Chetri has collected comic books from a very young age, but he found himself drawn to comic-book art only in his 20s. “I was struck by the idea of possessing a treasure, a one-of-its-kind work of art,” he says. On Christmas day in 2005, he bought his first two pieces off eBay—Swamp Thing panels by Phil Hester. “Today, I won’t specify how much of my income I spend on this stuff. Let’s just say it’s a lot.”
Chetri’s own collection, running to around 90 individual pieces, is as illustrative as it is illustrated. Comic art comes on oversized sheets of hard paper, usually in black and white. (“Very, very few are coloured.”) They could be sketches for the cover, for a regular multi-panelled page, or for a “splash” page with a single, giant panel.
When they were drawn, these panels were clearly works-in-progress. There are eraser marks and shiny spots of correction fluid all over the place, and the margins bristle with comments. On the title splash of X-Men 30, from the 1960s, is an admonition: “Both eyes open, but not so wide.”
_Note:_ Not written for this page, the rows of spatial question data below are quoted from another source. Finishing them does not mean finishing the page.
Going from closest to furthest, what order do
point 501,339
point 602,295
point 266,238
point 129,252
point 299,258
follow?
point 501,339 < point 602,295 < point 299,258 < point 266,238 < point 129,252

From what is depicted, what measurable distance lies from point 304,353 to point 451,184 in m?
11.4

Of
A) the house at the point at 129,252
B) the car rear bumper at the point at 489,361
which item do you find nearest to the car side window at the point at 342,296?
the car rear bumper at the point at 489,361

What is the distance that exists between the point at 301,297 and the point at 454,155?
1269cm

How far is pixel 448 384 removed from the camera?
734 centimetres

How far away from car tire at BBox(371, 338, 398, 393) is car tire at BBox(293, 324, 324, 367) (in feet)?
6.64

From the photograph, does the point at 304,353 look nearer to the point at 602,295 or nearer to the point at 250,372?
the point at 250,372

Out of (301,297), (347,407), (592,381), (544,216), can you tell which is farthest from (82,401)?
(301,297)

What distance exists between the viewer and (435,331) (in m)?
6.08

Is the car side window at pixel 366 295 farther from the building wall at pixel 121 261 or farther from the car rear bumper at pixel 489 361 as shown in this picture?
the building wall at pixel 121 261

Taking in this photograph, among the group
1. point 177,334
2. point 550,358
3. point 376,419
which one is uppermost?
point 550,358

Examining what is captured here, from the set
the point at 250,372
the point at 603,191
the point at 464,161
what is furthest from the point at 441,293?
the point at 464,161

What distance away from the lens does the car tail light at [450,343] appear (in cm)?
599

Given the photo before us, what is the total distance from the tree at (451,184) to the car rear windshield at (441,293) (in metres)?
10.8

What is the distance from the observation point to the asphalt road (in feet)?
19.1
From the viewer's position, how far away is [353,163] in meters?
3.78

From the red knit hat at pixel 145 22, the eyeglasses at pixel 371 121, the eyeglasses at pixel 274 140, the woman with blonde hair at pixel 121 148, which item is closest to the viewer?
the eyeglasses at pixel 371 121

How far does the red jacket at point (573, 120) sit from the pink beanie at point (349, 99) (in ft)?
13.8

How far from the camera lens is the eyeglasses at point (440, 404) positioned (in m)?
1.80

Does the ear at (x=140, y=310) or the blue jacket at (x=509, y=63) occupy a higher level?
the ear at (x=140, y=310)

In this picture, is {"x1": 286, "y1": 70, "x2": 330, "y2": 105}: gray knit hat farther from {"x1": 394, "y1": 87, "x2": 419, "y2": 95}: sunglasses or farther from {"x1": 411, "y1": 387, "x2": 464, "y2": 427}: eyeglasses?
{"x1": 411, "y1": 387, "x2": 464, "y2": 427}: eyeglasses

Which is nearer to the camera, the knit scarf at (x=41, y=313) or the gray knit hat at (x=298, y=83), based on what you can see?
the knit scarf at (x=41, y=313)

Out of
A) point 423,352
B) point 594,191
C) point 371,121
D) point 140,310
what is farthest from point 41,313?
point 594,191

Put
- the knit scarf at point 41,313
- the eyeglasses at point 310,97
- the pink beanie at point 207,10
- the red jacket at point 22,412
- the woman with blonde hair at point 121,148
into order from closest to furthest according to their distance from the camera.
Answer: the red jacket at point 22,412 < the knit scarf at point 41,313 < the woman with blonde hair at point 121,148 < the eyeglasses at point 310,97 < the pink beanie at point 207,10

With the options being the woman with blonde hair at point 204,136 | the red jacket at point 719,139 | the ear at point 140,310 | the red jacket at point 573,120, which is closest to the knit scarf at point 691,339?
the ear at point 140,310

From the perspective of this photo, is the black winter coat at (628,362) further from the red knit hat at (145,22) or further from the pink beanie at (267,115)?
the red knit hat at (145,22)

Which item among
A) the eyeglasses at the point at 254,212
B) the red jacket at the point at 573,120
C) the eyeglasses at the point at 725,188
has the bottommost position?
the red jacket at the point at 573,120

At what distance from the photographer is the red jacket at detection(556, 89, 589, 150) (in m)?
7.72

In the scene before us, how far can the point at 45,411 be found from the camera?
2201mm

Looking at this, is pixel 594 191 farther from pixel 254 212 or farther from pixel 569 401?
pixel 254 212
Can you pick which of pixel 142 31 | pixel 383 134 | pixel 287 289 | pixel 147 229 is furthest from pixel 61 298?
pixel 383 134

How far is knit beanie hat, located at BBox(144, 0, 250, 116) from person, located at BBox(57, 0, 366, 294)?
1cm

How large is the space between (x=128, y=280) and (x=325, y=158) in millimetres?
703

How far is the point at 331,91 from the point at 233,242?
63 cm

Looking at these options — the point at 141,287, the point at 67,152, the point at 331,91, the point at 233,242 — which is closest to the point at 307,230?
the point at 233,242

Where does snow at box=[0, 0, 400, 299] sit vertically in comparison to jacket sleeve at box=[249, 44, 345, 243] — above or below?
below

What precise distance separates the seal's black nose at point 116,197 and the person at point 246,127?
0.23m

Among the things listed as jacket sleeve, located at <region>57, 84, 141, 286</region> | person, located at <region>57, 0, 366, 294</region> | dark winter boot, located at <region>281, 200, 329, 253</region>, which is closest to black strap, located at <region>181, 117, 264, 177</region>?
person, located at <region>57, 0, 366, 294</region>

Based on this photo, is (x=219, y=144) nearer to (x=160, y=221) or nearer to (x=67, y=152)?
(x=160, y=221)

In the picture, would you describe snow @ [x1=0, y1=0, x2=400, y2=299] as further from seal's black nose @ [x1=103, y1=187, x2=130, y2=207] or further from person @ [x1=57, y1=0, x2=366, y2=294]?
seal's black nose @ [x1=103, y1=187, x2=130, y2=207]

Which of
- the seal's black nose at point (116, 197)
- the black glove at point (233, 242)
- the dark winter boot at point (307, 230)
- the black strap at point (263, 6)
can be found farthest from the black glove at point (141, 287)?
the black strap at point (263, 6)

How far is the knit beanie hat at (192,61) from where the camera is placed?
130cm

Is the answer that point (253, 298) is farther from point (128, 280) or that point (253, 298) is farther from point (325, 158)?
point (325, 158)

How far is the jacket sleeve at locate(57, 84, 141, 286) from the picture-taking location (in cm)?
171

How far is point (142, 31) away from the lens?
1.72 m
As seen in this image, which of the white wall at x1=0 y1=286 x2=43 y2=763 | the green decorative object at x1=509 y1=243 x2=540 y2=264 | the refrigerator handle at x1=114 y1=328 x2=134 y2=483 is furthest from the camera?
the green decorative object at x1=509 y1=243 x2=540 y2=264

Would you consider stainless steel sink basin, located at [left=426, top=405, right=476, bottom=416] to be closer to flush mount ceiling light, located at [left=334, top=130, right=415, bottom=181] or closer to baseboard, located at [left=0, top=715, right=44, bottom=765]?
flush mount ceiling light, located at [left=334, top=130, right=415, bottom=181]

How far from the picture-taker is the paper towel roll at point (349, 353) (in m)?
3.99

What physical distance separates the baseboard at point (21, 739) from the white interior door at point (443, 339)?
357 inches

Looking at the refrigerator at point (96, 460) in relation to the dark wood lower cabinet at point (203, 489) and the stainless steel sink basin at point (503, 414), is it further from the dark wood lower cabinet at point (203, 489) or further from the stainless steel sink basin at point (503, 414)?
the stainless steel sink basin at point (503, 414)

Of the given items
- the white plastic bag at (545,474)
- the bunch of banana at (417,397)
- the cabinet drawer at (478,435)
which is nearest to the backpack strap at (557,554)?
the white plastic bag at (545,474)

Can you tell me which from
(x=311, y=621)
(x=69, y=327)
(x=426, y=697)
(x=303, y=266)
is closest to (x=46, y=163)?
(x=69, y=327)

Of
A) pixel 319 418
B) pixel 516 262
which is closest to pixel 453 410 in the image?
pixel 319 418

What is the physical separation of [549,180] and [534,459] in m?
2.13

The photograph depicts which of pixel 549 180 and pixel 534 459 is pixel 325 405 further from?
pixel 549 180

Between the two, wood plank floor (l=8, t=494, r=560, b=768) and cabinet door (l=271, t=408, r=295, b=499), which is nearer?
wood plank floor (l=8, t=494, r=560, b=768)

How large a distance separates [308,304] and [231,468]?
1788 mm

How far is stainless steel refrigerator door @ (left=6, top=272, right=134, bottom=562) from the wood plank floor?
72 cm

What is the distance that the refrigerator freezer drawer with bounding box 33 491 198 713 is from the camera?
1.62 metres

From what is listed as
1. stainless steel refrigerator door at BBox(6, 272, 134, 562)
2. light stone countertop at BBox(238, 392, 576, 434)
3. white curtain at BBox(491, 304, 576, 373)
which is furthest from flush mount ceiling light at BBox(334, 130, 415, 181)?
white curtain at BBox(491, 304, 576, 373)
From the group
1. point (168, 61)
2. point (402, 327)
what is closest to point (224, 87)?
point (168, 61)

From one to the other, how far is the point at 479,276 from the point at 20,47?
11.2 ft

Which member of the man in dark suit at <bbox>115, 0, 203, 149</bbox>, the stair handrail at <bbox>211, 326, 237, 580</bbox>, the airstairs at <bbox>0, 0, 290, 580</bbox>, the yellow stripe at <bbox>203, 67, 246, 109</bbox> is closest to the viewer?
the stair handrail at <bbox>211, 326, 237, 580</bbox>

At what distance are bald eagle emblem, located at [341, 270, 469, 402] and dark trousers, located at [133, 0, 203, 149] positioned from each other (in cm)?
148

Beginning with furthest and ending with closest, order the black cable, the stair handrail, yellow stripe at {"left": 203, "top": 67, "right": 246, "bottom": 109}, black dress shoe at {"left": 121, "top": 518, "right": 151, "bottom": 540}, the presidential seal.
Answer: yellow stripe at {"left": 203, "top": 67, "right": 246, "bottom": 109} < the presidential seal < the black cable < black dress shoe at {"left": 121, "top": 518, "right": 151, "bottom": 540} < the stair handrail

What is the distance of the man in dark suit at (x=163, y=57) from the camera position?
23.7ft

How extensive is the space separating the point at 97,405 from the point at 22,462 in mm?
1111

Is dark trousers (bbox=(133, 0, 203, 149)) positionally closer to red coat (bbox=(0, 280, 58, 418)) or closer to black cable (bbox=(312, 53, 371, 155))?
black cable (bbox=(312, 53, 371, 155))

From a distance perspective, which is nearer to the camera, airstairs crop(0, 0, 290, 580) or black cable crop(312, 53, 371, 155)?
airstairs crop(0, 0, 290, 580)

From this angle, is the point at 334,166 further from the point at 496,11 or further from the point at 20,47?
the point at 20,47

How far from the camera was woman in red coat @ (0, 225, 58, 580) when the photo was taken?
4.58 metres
The pride of Chetri’s collection is a pin-up of a series called Lone Wolf and Cub. “I bought it at a comic convention in California last year, when I’d gone there on some work,” he says. It cost him $1,800, by far the most expensive piece he’s purchased. “Since then, I’ve seen more Lone Wolf and Cub art selling, from the same guy, for around $2,700 per piece.”
Chetri’s eyes deglaze, and he says: “Three years down,these would sell for over $100,000 apiece. There’s no doubt about it.”